• **TEXTABSCHNITT**:

Ich habe mir das Merz-Interview angesehen und mir die entsprechende Passage durchgelesen. Das Wort „Zusammenarbeit“ kommt darin nicht vor. Was im Nachgang aus der Äußerung gemacht wird, halte ich für scheinheilig. Die Frage ist doch, wie ich damit umgehe, wenn ein AfD-Landrat in Sonneberg eine Hochwasserschutzmaßnahme beschließen oder ein AfD-Bürgermeister in Raguhn-Jeßnitz einen Kindergarten sanieren will. Lehnt man das im Kreistag oder Gemeinderat ab oder nicht? Diese Frage muss sich nicht nur die CDU, sondern müssen sich alle Parteien stellen - und zwar in Ruhe und ohne Schaum vor dem Mund. Wir haben einen Beschluss des CDU-Bundesparteitags - es gibt keine Zusammenarbeit mit der AfD - und der gilt. Das hat auch Friedrich Merz klargestellt. Aber man muss sich in Orten mit AfD-Mandatsträgern die Frage stellen: Wie gehen wir damit um? Legen die Gemeinderäte eine Stadt lahm und blockieren alles oder stimmen sie einer Kindergartensanierung zu, auch wenn diese vom AfD-Bürgermeister vorgeschlagen wird? Es geht doch um die Bevölkerung vor Ort. Was da an Debatte vom Zaun gebrochen wurde, wird weder der Sache noch Friedrich Merz gerecht.

• **AUFGABEN**:
- a) Prüfe für den Text zum Merz-Interview, ob die folgenden Aussagen zutreffen, und antworte jeweils mit Ja oder Nein samt den entscheidenden Worten des Textes als wörtlichem Zitat: (i) Im Interview kommt das Wort „Zusammenarbeit“ vor. (ii) Ein Beschluss des CDU-Bundesparteitags schließt eine Zusammenarbeit mit der AfD aus. (iii) In Sonneberg gibt es laut Text einen AfD-Bürgermeister.
- b) Gib aus der Auflistung den Abschnitt unverändert zurück, der mit der Zeile beginnt, die „At what distance from“ enthält, und mit der Zeile endet, die „How great a“ enthält, beide Zeilen eingeschlossen.

• **ARBEITSDATEN**:
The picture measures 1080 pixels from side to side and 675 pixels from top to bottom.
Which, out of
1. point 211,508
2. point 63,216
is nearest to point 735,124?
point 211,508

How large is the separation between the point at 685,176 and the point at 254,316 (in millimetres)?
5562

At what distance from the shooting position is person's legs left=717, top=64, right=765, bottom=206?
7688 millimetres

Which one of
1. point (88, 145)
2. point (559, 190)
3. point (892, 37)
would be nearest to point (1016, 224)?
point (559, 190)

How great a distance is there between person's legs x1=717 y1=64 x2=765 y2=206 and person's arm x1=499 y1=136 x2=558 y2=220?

...

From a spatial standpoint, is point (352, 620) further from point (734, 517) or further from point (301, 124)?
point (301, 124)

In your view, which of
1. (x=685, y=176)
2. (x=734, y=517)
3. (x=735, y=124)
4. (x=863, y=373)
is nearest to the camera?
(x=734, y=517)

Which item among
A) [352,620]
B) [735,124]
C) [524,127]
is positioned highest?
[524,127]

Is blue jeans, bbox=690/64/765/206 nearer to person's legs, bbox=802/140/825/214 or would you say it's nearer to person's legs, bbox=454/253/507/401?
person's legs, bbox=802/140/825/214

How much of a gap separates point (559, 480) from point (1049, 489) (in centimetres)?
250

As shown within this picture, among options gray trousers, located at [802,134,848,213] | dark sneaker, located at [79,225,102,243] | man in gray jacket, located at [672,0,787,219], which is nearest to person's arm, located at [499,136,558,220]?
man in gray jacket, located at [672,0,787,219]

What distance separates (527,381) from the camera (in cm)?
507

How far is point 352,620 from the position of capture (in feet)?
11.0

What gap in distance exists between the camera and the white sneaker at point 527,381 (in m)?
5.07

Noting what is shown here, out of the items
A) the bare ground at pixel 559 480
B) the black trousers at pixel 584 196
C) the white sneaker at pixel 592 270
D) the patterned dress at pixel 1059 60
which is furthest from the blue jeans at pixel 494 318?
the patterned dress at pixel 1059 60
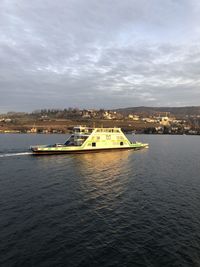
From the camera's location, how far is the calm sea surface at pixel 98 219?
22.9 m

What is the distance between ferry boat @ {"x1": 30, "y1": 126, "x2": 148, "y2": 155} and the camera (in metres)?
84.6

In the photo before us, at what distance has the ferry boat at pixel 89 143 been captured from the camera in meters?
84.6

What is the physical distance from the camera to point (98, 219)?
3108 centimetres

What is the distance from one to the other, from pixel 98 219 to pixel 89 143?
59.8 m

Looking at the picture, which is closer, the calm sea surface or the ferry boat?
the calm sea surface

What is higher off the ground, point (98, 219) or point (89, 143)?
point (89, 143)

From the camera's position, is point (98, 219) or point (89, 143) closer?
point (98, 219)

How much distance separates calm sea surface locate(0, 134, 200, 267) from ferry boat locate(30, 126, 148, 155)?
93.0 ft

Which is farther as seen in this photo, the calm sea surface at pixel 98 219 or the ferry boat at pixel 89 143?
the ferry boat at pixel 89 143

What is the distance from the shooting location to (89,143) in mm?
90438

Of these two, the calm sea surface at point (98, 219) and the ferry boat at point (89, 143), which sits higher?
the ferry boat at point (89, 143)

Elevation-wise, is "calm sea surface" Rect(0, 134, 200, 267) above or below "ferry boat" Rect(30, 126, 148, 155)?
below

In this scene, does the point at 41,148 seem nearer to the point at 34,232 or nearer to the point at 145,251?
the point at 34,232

--

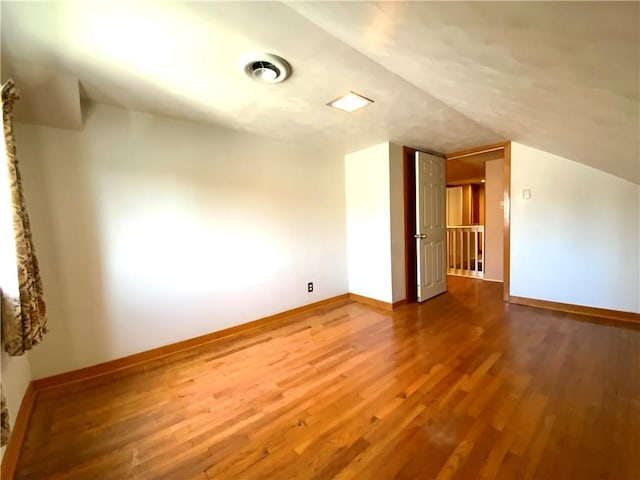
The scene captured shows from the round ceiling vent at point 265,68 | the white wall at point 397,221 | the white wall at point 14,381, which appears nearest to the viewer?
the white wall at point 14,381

• **ERWARTETE ANTWORTEN**:
- a)
(i) Nein: »Das Wort „Zusammenarbeit“ kommt darin nicht vor.«
(ii) Ja: »Wir haben einen Beschluss des CDU-Bundesparteitags - es gibt keine Zusammenarbeit mit der AfD - und der gilt.«
(iii) Nein: »wenn ein AfD-Landrat in Sonneberg eine Hochwasserschutzmaßnahme beschließen«

- b)
At what distance from the shooting position is person's legs left=717, top=64, right=765, bottom=206?
7688 millimetres

Which one of
1. point (88, 145)
2. point (559, 190)
3. point (892, 37)
would be nearest to point (1016, 224)?
point (559, 190)

How great a distance is there between person's legs x1=717 y1=64 x2=765 y2=206 and person's arm x1=499 y1=136 x2=558 y2=220?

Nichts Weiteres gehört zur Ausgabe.